**ZU ERLEDIGENDE AUFGABE**
Wie sahen die jüdischen Schriftgelehrten laut dem Text über den historischen Jesus damals die Todesstrafe?

**GEZEIGTER TEXT**
((
Im Ernst: Über den historischen Jesus wissen wir nur, dass er jüdisch war und von Pontius Pilatus als krimineller Aufrührer, der die Autorität Roms gefährdet haben soll, zum Tod am Kreuz verurteilt worden war. Glaubensfragen interessierten die Römer nicht. Im Judentum selbst führten sie bestenfalls zu heftigem Streit und wüsten Beschimpfungen. Doch um gesteinigt zu werden, musste man schon Gotteslästerung betrieben oder religiöse Gesetze übertreten haben. Die jüdischen Schriftgelehrten sahen die Todesstrafe damals bereits äußerst kritisch. Ungesetzliche Lynchjustiz mag vorgekommen sein, aber ob die Steinigungen jüdischer Jesus-Anhänger, von denen die Apostelgeschichte erzählt, tatsächlich stattgefunden haben, ist fraglich.
))
**GEZEIGTES MATERIAL**
((
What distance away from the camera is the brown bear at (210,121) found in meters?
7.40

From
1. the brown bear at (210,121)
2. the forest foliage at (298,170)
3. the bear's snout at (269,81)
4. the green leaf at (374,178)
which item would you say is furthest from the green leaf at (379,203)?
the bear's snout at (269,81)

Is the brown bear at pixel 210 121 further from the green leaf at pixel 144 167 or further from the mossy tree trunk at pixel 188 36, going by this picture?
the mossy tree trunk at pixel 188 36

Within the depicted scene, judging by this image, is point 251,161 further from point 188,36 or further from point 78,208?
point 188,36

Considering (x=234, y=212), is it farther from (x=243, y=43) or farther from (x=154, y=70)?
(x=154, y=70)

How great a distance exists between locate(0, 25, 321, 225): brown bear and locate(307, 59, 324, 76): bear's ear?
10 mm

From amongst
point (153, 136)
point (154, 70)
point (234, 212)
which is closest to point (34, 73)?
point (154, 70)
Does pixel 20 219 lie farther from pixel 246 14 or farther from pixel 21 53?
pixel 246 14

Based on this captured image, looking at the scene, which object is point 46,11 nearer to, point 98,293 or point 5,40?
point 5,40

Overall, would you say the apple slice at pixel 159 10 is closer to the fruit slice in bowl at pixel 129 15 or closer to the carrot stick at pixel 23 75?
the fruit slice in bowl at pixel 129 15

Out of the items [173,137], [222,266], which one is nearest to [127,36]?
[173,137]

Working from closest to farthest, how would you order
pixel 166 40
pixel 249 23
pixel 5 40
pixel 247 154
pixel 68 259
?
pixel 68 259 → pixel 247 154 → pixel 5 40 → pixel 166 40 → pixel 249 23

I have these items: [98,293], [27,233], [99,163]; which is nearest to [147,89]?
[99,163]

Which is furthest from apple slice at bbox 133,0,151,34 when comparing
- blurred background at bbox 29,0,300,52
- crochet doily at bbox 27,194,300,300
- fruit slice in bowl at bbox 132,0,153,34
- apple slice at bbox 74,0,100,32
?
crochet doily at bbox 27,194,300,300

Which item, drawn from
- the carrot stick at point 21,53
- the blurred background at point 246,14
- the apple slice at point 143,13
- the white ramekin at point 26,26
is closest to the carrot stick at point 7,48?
))
((
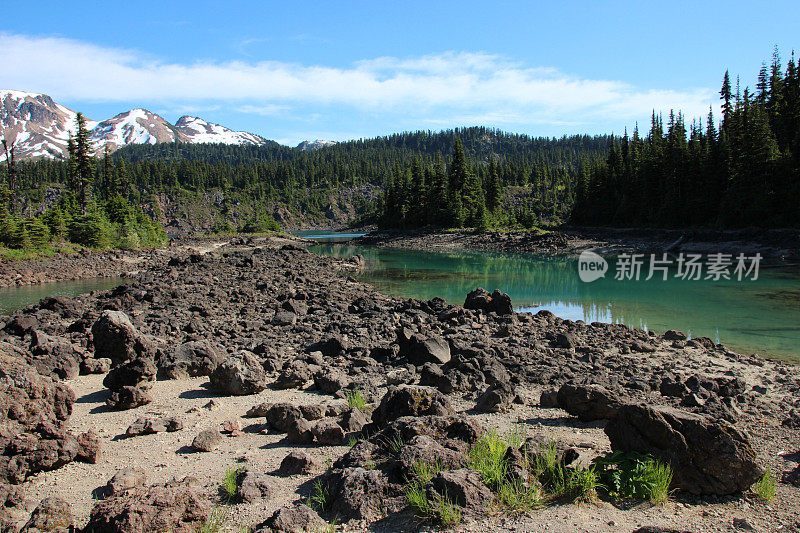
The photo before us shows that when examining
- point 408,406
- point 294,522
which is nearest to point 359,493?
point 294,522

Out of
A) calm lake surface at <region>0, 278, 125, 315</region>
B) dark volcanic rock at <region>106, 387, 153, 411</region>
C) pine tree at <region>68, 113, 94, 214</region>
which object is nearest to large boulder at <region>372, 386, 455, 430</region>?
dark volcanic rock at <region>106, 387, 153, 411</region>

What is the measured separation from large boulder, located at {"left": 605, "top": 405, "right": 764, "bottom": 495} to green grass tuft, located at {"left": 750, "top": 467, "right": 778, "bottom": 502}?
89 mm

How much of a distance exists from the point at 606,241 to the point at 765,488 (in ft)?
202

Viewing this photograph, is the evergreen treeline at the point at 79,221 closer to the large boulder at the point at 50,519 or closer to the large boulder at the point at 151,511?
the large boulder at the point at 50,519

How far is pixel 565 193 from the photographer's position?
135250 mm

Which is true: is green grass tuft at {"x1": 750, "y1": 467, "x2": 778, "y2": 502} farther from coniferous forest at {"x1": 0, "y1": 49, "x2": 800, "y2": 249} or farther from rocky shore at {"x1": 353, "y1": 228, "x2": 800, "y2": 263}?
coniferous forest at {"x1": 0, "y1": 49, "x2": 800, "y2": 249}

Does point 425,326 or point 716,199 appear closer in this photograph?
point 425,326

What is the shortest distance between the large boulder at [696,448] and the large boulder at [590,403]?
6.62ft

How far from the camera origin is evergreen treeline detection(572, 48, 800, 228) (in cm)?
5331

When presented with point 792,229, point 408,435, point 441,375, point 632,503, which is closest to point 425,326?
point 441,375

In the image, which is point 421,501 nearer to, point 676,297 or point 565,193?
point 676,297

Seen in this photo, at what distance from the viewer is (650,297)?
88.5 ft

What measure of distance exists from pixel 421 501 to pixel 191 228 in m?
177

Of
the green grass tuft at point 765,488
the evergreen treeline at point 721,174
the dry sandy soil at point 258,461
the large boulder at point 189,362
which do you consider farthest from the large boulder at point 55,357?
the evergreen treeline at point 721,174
))
((
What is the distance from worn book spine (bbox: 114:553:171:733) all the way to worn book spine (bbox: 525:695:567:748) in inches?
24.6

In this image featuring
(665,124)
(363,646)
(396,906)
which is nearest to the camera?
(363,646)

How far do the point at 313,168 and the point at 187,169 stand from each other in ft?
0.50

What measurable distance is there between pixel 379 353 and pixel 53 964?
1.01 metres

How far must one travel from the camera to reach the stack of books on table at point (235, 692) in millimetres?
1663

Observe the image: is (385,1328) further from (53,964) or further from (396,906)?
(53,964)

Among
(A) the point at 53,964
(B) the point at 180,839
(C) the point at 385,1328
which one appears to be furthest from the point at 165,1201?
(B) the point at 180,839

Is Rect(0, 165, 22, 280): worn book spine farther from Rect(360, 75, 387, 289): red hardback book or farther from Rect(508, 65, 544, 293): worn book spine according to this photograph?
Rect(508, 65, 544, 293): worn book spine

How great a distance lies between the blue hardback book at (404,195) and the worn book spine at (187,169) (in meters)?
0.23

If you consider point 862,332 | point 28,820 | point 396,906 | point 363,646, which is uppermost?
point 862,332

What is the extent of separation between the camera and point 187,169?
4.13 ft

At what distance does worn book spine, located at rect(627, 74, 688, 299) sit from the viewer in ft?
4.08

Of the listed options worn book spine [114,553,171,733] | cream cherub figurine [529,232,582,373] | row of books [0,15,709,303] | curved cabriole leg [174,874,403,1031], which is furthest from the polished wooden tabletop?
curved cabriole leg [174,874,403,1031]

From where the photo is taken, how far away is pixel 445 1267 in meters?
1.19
))
**ERGEBNIS DER ÜBUNG**
Sie sahen sie bereits äußerst kritisch.